→ **Verilen Metin**
======
Halide Edip Adıvar ve Vurun Kahpeye romanı


Halide Edip Adıvar’ın kısaca yaşamı:(1884-1964)

Halide Edip Adıvar, Türk edebiyatının en çok okunan romanlarından Sinekli Bakkal’ ın yazarıdır. İstanbul’da doğan yazarın çocukluğu, yaşamı boyunca etkilendiği anneannesinin ve babasının yanında geçti. Batı kültürüne hayran olan babası onu bir batılı gibi yetiştirirken, anneannesinden dinlediği öyküler ve masallar da yazarlık dilini oluşmasında önemli rol oynadı.
Halide Edip Adıvar, 1901’de Üsküdar Amerikan Kız Lisesi’ni bitiren ilk Türk kızıydı. Halide Salih adıyla gazetelere kadın haklarını savunan yazılar yazmaya başladı. Yazıları dinci tepkisine yol açtığı için, bu çevrelerin çıkardığı 31 Mart Olayı sırasında Mısır’a kaçmak zorunda kaldı. Dönüşünde öğretmenlik ve kız okulları müfettişliği yaptı; Balkan Savaşı yıllarında da hastanelerde çalıştı.
Halide Edip Adıvar, 15 Mayıs 1919’da İzmir’in Yunanlılar’ ca işgal edilmesine karşı İstanbul’da düzenlenen protesto mitinglerine katıldı. Bunların en büyüğü olan Sultanahmet Mitingi’ ndeki ateşli konuşması geniş yankılar uyandırdı. Kurtuluş Savaşı sırasında onbaşı, çavuş ve üstçavuş rütbeleriyle çeşitli cephelerde bulundu. Cephanede görüp yaşadıklarını, 1923’te İngilizce olarak yayımlanan Türk’ün Ateşle İmtihanı(1962) adlı anılarında ve Ateşten Gömlek (1923) romanlarında anlatır. Siyasal ve toplumsal konularda da Türkçe ve İngilizce kitaplar yazan, çevriler yapan, yapıtları çok sayıda dile çeviren Halide Edip Adıvar’ ın roman, öykü ve oyunları dışında anıları ve araştırmaları da vardır.
======
→ **Sağlanan Veriler**
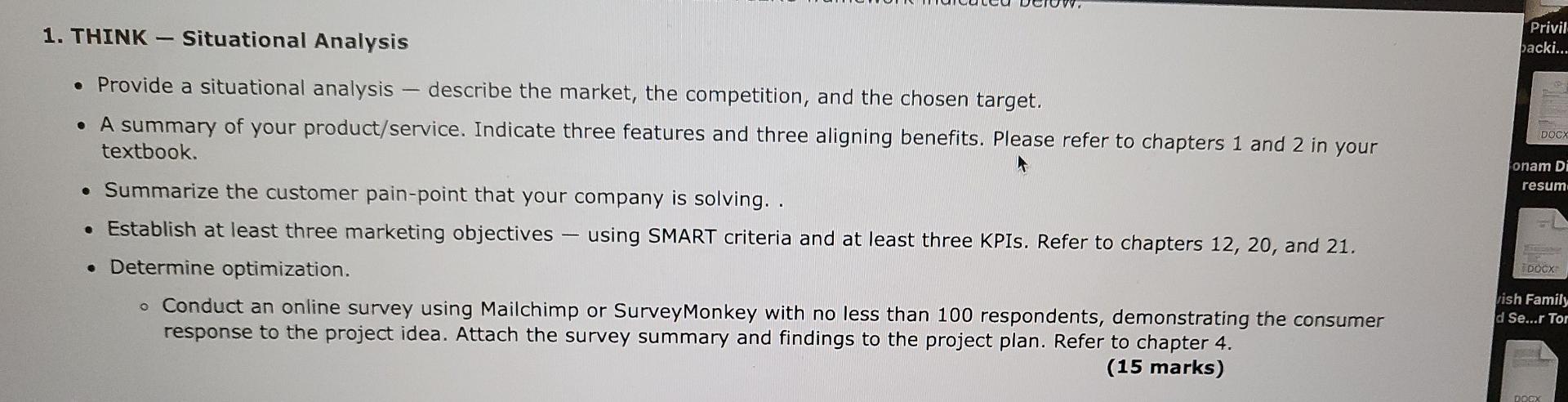 Old MathJax webview for flavored soda 1. THINK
======
→ **Çalışma Görevi 1**
Halide Edip Adıvar hakkındaki metinde geçen "Halide Edip Adıvar, 1901’de Üsküdar Amerikan Kız Lisesi’ni bitiren ilk Türk kızıydı." cümlesini İngilizceye çevirin.
→ **Çalışma Görevi 2**
Halide Edip Adıvar hakkındaki metne göre aşağıdaki soruları yanıtlayın.
(a) Halide Edip Adıvar hangi şehirde doğdu?
(b) 31 Mart Olayı sırasında hangi ülkeye kaçmak zorunda kaldı?
(c) Katıldığı protesto mitinglerinin en büyüğü hangisiydi?
→ **Çalışma Görevi 3**
Halide Edip Adıvar hakkındaki metnin "Halide Edip Adıvar, Türk" sözleriyle başlayıp "da hastanelerde çalıştı." sözleriyle biten bölümünü hiçbir değişiklik yapmadan çıktı olarak verin.

→ **Görev Yanıtı 1**
In 1901, Halide Edip Adıvar was the first Turkish girl to graduate from Üsküdar American Girls' High School.

→ **Görev Yanıtı 2**
(a) İstanbul'da.
(b) Mısır'a.
(c) Sultanahmet Mitingi.

→ **Görev Yanıtı 3**
Halide Edip Adıvar, Türk edebiyatının en çok okunan romanlarından Sinekli Bakkal’ ın yazarıdır. İstanbul’da doğan yazarın çocukluğu, yaşamı boyunca etkilendiği anneannesinin ve babasının yanında geçti. Batı kültürüne hayran olan babası onu bir batılı gibi yetiştirirken, anneannesinden dinlediği öyküler ve masallar da yazarlık dilini oluşmasında önemli rol oynadı.
Halide Edip Adıvar, 1901’de Üsküdar Amerikan Kız Lisesi’ni bitiren ilk Türk kızıydı. Halide Salih adıyla gazetelere kadın haklarını savunan yazılar yazmaya başladı. Yazıları dinci tepkisine yol açtığı için, bu çevrelerin çıkardığı 31 Mart Olayı sırasında Mısır’a kaçmak zorunda kaldı. Dönüşünde öğretmenlik ve kız okulları müfettişliği yaptı; Balkan Savaşı yıllarında da hastanelerde çalıştı.